Ardent interest and passion can occur at any time in our lives. PhD student Liz Chappell shows this to be true through her enthusiasm for her craft and the story behind her study journey at UNE.

Liz originally studied an undergrad degree in Journalism at UTS, followed by a number of years working in women’s magazines and in trade press. However, as Liz puts it, “life takes you on funny paths” and she moved back to north of Glen Innes, where she lived and worked on a family sheep and cattle farm. During this time she wrote and published a gardening book, which reaffirmed her love for writing and drew her interest to further writing pursuits.

“At that time I started coming along to the New England Writer’s Centre and I was working on a bio-fiction manuscript. I had one of those Road to Damascus moments when a much younger woman was talking about coming back to do her Masters. I thought ‘I’d love to be at that stage of life’ and I thought ‘Well actually nothing is stopping me.”

When Liz returned to university study she undertook a Master’s degree at UNE, followed closely by her current PhD studies, which she is completing through Creative Practice – the creation of an independent creative work that incorporates research and an exegesis.

“I am doing an imaginative biography of Catherine Helen Spence, who was on our five dollar note a few years ago. She was the first Australian woman novelist to be published. She left a very rich archive of material, but I am telling her life story through multiple narrators because of the contradictions that I have found in my early research on her. The end product will be a lengthy biography with quite a bit of imagination in it and a reflection of how it relates to other life-writing work.”

“I am at the very beginning, I am quite overwhelmed with material. I had the opportunity to go to Sydney and read a lot of her letters that are in the Mitchell Library there, and later on I will be going to Adelaide where she lived where there is a lot more material. The Sydney trip gave me the chance to make sure there was going to be enough material to sustain the project. You’d hate to be six months in and think ‘What else is there?’”

Discussing what drew Liz to Catherine Spence as a research subject, she notes that it was the diversity of pursuits that Catherine undertook that appealed to her.

“First of all I knew about her as one of the leaders of the suffrage movement. Then I came across her novels, particularly her utopian novels – she published eight in all. One of the most interesting things was how these novels looked from 1888 towards 1988, she got some things right and some things wrong.”

“Catherine Spence continues to surprise me! This is something that her early biographers said that people were daunted from taking on a biography because she did so many different fields of work, and having done so many U-turns in life myself, that appealed to me.”

Returning to study after so much time and diving into a Masters, Liz decided to take it on as part time study – however her PhD studies are full time.

“This is the first opportunity I have had to be a full time student, all of my study to date has been part time, and of course the RTP from the government covers the fees so I am not accruing any debts and I have the opportunity to not be working.
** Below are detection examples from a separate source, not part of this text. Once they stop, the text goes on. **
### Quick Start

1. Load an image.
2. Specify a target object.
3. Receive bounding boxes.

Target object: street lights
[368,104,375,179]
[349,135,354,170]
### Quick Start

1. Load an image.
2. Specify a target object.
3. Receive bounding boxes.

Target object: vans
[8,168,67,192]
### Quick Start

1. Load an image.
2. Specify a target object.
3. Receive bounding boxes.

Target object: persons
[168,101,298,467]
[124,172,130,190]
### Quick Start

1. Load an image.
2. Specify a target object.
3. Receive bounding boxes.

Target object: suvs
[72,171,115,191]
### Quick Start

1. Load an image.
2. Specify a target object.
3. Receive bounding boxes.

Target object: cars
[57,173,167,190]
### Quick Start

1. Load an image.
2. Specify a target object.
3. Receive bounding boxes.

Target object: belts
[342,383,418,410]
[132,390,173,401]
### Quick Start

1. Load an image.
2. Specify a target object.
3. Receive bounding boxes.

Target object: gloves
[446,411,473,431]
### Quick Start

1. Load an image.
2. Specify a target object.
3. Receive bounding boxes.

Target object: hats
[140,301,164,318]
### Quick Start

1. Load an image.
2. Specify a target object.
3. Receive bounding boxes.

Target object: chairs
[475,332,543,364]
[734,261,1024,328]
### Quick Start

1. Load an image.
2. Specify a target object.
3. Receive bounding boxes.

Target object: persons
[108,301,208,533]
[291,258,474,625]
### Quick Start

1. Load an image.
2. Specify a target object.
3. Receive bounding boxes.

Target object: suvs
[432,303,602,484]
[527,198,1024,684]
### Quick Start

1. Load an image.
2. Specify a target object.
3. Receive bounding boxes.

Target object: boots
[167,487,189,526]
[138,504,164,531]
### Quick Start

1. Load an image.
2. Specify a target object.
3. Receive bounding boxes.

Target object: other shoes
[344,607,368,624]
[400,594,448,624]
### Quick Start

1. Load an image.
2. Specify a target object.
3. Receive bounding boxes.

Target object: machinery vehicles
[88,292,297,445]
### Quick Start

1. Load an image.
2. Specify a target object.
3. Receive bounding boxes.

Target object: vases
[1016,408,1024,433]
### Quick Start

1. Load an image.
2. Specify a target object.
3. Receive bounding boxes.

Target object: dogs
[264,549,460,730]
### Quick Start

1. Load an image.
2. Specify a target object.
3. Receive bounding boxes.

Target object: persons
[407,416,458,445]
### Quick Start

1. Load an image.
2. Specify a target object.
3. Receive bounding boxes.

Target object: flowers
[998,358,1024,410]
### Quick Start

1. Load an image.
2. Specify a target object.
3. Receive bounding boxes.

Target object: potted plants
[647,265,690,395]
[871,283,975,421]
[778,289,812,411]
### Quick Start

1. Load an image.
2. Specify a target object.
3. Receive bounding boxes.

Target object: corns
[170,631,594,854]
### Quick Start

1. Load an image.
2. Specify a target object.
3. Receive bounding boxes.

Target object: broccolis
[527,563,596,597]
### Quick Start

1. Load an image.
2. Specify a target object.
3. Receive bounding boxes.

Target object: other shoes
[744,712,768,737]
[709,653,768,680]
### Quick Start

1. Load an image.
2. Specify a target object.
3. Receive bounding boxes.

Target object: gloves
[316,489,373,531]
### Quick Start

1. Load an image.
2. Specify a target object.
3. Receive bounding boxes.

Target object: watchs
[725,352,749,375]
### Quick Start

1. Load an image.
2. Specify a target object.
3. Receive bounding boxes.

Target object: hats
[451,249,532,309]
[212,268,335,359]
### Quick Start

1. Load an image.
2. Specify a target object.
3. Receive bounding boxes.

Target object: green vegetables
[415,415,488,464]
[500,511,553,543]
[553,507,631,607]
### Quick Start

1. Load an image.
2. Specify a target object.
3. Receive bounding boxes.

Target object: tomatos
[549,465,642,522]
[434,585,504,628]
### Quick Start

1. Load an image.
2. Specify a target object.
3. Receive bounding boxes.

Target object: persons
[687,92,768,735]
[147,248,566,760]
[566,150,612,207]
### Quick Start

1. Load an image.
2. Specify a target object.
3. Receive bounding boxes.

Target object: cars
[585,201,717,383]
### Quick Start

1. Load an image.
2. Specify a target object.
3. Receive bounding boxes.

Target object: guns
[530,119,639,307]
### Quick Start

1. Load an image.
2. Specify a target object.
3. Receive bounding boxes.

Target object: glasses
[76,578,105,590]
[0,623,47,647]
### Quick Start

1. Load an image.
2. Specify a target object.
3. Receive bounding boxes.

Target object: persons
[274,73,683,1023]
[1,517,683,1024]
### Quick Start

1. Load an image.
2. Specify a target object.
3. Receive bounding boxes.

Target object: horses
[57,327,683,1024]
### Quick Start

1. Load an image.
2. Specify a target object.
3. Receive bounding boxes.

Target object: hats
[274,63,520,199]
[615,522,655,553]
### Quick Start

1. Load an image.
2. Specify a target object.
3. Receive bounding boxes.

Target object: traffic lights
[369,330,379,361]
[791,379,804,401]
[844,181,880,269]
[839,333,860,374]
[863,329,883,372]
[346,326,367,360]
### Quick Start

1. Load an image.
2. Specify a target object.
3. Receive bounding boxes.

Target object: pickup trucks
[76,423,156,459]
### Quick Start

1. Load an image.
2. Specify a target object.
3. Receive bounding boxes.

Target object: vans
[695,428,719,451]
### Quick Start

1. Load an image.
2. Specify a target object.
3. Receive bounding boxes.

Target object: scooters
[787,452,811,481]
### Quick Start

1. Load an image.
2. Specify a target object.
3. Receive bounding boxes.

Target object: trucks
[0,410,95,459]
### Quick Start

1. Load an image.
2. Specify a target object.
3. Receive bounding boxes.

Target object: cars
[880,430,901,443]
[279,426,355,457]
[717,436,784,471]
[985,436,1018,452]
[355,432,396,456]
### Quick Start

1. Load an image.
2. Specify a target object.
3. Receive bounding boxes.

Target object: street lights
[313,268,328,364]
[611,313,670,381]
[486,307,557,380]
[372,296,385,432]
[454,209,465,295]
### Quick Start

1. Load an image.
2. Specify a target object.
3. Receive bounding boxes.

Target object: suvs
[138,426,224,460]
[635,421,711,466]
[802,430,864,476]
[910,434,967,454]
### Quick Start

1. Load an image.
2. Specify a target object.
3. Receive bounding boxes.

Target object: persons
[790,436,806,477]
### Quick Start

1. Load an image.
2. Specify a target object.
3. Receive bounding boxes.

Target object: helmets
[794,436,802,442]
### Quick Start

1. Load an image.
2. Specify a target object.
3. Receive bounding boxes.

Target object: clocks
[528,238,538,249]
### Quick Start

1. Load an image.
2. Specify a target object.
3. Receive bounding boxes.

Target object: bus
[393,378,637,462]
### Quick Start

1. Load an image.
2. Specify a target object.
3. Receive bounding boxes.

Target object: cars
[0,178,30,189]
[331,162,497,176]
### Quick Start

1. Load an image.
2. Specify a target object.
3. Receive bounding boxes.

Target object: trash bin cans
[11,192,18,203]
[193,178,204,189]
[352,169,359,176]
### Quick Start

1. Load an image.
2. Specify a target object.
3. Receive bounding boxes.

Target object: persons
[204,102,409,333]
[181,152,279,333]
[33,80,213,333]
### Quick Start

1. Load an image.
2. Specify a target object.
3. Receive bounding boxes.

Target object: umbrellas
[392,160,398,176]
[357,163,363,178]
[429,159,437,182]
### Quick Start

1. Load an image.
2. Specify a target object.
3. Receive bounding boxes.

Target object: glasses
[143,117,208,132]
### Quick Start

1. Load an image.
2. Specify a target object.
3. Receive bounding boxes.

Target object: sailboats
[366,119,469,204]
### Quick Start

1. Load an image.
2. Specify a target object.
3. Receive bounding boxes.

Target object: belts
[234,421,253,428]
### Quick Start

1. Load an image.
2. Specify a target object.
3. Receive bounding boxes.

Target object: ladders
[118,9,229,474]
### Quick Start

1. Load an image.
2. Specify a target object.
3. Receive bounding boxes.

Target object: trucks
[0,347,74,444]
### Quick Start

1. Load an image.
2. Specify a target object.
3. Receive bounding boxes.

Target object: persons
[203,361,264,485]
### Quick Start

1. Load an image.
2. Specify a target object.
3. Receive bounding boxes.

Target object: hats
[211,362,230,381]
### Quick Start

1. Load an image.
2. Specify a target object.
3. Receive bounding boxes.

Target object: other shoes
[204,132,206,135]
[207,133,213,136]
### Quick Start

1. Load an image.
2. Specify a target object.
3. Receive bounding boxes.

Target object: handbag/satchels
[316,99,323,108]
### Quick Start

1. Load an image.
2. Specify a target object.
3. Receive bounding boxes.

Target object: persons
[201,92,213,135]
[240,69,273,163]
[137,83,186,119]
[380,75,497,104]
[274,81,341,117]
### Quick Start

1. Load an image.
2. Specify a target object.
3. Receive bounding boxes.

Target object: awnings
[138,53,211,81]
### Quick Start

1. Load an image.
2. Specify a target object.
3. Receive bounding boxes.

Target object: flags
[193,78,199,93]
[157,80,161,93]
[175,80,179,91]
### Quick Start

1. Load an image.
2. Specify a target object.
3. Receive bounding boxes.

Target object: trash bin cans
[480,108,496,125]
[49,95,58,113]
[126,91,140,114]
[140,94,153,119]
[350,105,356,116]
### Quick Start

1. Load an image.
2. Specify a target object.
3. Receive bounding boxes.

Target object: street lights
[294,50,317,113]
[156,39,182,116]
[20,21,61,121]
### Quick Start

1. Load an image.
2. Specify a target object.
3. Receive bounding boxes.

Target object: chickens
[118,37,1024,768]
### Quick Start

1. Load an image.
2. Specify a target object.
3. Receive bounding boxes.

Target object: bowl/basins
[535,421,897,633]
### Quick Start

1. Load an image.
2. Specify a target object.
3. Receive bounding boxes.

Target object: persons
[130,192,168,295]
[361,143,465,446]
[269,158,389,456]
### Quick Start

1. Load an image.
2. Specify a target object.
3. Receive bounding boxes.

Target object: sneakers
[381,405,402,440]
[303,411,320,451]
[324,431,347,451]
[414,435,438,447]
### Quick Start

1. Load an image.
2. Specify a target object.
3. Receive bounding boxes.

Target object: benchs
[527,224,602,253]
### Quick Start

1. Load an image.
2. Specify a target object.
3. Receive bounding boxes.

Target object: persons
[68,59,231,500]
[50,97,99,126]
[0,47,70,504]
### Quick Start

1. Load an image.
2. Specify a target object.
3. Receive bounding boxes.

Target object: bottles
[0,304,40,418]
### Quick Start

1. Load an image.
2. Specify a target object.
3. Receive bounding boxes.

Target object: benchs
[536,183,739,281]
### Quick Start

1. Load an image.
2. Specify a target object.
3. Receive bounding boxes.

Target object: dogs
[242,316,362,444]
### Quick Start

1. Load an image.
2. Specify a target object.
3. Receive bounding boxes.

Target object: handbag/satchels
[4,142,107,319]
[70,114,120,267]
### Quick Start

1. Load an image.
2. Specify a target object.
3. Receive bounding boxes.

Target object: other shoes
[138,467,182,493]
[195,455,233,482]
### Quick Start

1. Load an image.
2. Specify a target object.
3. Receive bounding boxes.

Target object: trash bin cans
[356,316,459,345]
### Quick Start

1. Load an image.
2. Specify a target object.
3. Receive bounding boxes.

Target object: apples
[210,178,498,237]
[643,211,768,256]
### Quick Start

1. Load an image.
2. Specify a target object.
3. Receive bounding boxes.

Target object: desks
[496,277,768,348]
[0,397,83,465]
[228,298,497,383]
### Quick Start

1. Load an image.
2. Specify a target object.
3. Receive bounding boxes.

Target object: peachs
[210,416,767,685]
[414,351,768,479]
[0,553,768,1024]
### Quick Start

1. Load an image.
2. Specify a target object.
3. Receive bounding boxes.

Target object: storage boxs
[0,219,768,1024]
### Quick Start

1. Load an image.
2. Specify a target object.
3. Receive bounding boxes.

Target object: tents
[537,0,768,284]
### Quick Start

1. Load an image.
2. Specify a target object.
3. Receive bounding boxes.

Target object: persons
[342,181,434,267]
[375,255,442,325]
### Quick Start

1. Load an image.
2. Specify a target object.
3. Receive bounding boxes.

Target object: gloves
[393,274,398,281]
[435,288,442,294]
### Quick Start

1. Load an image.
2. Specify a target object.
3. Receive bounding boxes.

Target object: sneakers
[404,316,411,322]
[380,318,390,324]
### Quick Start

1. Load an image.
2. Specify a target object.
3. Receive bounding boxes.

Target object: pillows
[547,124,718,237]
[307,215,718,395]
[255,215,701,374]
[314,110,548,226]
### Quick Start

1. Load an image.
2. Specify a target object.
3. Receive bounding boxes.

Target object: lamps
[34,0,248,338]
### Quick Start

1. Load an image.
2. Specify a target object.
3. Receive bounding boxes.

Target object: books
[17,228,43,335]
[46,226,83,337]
It means that you can put your project to the forefront, rather than trying to balance it in-between the other aspects of your life.”

Although she is still in the early days of her PhD, Liz reflected on what she will aim for following these studies.

“I hope that I will finish my PhD with a biography of Catherine Spence which will put new light on her life and also show the perennial nature of a lot of these women’s issues and as such it will be a publishable manuscript. She dealt with a lot of things, like domestic violence, no fault divorce, issues of trial marriage and illegitimacy, which were pretty out there in the mid-19th century and she managed to get them published in daily newspapers – so she was a pretty forceful lady.”

Having worked as a journalist for various publications over many years, Liz is no stranger to research and the writing process, although there are subtle differences between her previous experiences and her current studies.

“What I am enjoying here is the freedom if you like to range a bit further, to go down a few rabbit holes because they seem interesting to find out more about; it is not so time and deadline driven. Also it is not as pragmatic as being in the publishing world, I worked for one stage for Reader’s Digest where you would have a week to do everything you knew about sales tax, for instance. I know I still have time constraints but they are of my own making.”

Liz had this parting advice for any students who might be considering the following a similar study journey as she has – “you’ve got to know deep down that you are going to be enthuastic enough about your topic to stay with it for three years, because you really do live with it. If you fortunate enough to take it on at a time in your life when you can foreground it, rather than have too many strong competing influences.”